Termasuk menghadirkan keadilan bagi mereka.
Di saat saya menulis ini, saya sedang melihat akun instagram mantan
murid saya yang sempat menjadi korban kekerasan seksual tersebut. Relasi kuasa yang
timpang lah yang membuatnya terjerat tindak kejahatan kekerasan seksual
tersebut. Belum adanya RUU PKS turut menyumbang ketidakberdayaan murid saya
tersebut. Saat ini dia berupaya terus melangkah maju.
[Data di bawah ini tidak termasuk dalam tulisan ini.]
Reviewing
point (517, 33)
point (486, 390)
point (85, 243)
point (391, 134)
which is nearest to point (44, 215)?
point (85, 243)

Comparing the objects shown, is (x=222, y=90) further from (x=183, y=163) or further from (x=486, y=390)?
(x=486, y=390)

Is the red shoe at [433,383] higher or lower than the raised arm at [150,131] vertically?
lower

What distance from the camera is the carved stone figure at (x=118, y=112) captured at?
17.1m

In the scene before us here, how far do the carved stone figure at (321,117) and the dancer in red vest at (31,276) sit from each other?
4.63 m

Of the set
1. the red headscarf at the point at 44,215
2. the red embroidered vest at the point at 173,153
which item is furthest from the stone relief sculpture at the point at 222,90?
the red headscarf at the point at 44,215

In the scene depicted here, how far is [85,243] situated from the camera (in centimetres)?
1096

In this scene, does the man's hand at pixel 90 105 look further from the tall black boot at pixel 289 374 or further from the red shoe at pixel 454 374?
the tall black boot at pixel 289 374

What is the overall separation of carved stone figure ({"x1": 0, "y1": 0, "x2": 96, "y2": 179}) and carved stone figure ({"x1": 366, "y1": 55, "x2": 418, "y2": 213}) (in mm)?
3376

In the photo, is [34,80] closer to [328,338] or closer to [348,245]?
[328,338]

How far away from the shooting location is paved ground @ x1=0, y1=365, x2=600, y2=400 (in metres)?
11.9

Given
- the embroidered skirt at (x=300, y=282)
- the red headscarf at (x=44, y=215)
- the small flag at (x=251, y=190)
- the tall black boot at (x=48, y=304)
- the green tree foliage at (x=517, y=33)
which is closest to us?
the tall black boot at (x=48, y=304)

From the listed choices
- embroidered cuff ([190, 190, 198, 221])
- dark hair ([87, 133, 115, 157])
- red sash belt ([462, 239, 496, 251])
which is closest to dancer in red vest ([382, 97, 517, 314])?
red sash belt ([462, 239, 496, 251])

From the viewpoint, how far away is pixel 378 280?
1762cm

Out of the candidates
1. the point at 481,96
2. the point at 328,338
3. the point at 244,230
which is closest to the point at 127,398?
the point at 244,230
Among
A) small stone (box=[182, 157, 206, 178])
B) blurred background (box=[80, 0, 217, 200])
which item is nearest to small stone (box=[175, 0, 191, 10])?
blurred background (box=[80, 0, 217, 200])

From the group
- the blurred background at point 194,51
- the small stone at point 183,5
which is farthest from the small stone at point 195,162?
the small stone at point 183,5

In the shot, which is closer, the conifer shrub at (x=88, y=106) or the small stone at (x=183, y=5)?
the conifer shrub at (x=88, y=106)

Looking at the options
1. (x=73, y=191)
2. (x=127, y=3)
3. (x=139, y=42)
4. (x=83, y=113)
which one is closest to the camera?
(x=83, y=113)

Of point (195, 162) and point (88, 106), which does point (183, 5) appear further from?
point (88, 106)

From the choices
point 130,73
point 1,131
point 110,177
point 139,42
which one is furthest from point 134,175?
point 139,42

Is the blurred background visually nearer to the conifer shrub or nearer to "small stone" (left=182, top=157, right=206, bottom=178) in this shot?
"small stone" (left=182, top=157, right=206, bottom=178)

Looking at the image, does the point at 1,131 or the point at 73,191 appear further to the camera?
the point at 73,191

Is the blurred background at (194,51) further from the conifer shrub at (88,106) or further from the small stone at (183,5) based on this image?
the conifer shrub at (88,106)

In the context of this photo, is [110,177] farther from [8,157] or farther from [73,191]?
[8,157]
Tidak lagi menoleh ke
belakang. Nomor ponsel si pelaku dia blokir. Sehingga dia tidak perlu sampai
membaca beberapa kali WA yang berisi nada teror dan melecehkannya.
Harus ada yang mengingatkan langkah pencabutan pembahasan RUU PKS
ini bukan hal baik. DPR perlu mengundang korban-korban kekerasan seksual secara
anonim atau lengkap identitasnya (sesuai permintaan korban) untuk mendengarkan
kesaksian mereka. Tujuannya untuk mengetahui bagaimana narasi memilukan para
korban. Bahwa RUU ini sangat penting bagi korban untuk menegakkan keadilan bagi
mereka. Dan tidak ada lagi korban-korban yang mengalami kejadian sama seperti
mereka.
Gerakan mengkritisi usulan pencabutan RUU PKS dari prolegnas
prioritas harus terus menerus digulirkan publik. Konsolidasi dan koordinasi
untuk meminta DPR membatalkan rencana tersebut perlu menjadi agenda utama
gerakan ini. Adakan lagi dialog dan diskusi intens dengan beragam kalangan
untuk membahas RUU ini. Pembahasan harus komprehensif dan mendengarkan berbagai
masukan. Tidak tiba-tiba memutuskan untuk menurunkan RUU PKS dari prolegnas.
Tentu ini tidak elegan.
Saya sendiri berniat mengadakan diskusi daring bersama para peserta
didik saya menyikapi usulan pencabutan RUU PKS ini. Kita perlu mendengar dan
menyampaikan tentang isu dalam RUU PKS ini. Bahwa Indonesia memiliki produk
hukum yang akan melindungi para korban kekerasan seksual. Dan RUU ini harus
mendapat pengesahan baik dari DPR maupun pemerintah agar bisa berlaku di negeri
ini. Jadi jangan lah bosan meneriakkan dan menuliskan: #SahkanRUUPKS-SahkanRUUPenghapusaKekerasanSeksual!
Penulis adalah guru bimbingan dan konseling SMA Negeri 2 Kraksaan Kabupaten Probolinggo. Seorang guru yang terus berusaha menjadi profesional dan humanis. Mencintai berdiskusi bersama para murid di ruang kelas dan ruang maya.